WHAT YOU SHOULD DO ▸
Print exactly the line that contains "category: blackbird" along with every line beneath it to the end of the records below, and omit pictures.

*** SOURCE RECORDS Section Begins ***

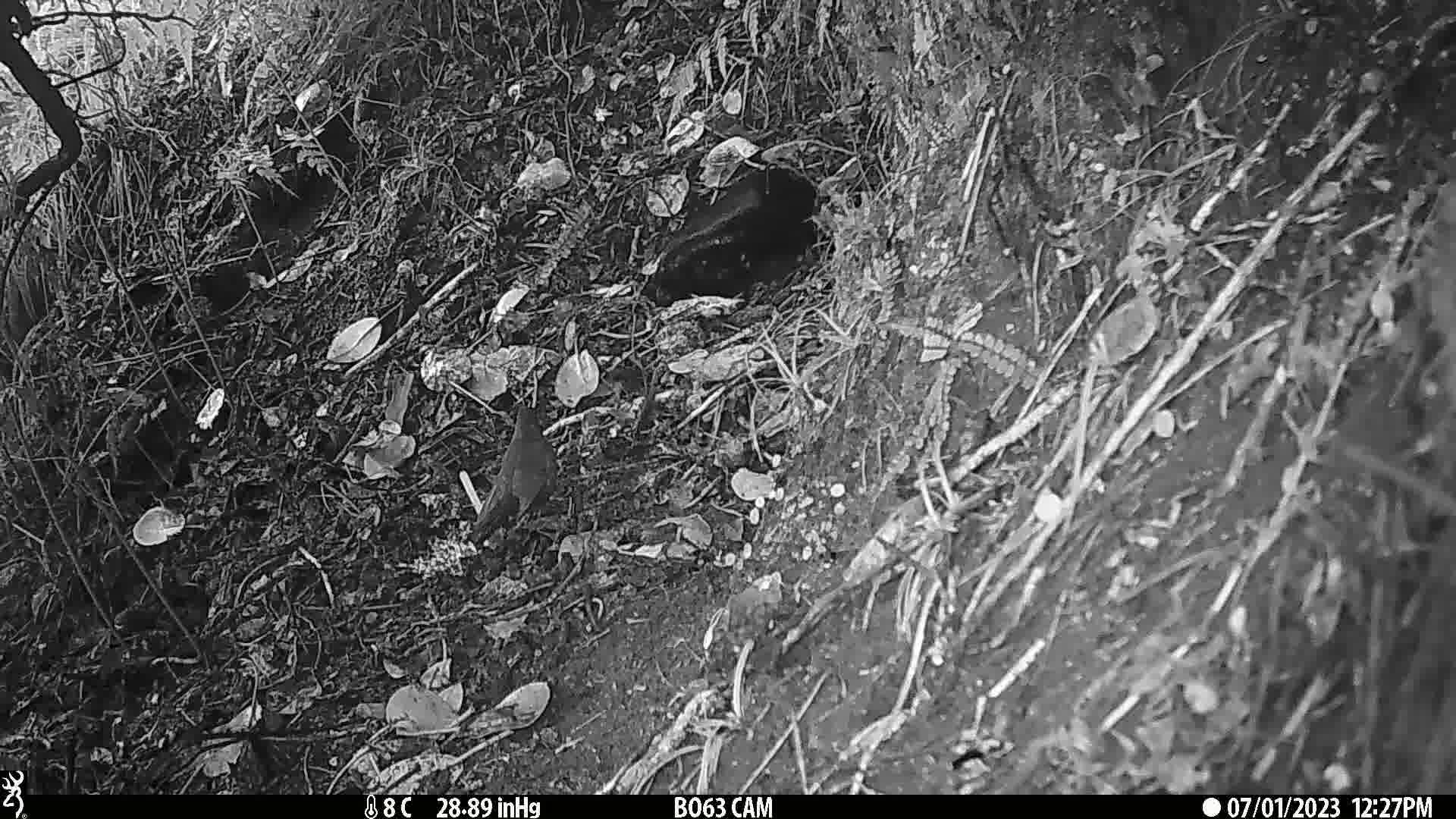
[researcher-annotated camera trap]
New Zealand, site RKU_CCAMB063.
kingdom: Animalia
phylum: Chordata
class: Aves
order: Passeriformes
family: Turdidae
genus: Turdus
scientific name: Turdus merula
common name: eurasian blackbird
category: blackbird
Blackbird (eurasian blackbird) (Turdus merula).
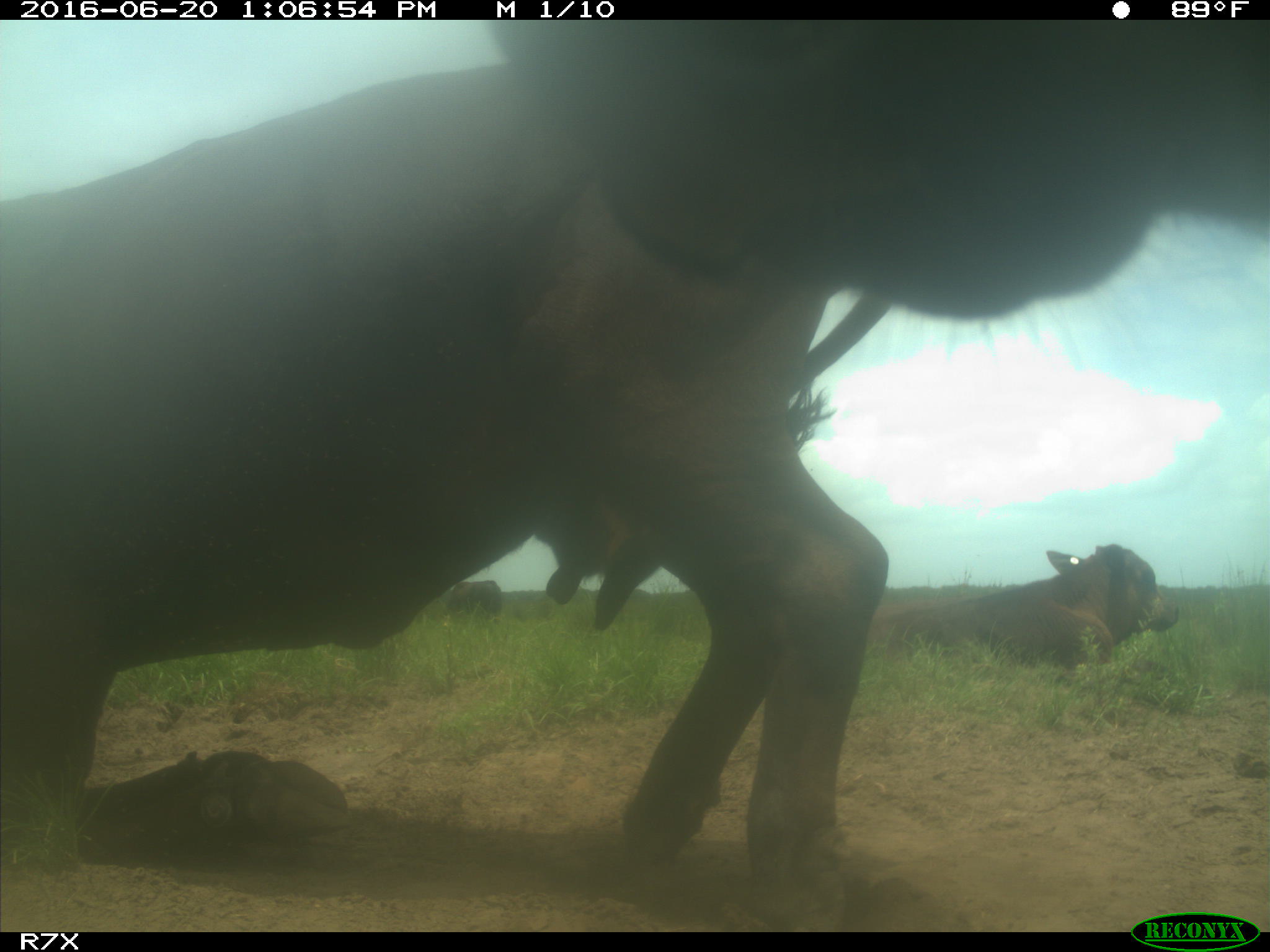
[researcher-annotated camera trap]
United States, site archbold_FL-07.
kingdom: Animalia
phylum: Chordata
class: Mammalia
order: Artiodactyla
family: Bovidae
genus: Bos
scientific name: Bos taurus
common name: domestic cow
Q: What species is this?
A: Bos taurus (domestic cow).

*** SOURCE RECORDS Section Ends ***

ANSWER BELOW ▸
category: blackbird
Blackbird (eurasian blackbird) (Turdus merula).
[researcher-annotated camera trap]
United States, site archbold_FL-07.
kingdom: Animalia
phylum: Chordata
class: Mammalia
order: Artiodactyla
family: Bovidae
genus: Bos
scientific name: Bos taurus
common name: domestic cow
Q: What species is this?
A: Bos taurus (domestic cow).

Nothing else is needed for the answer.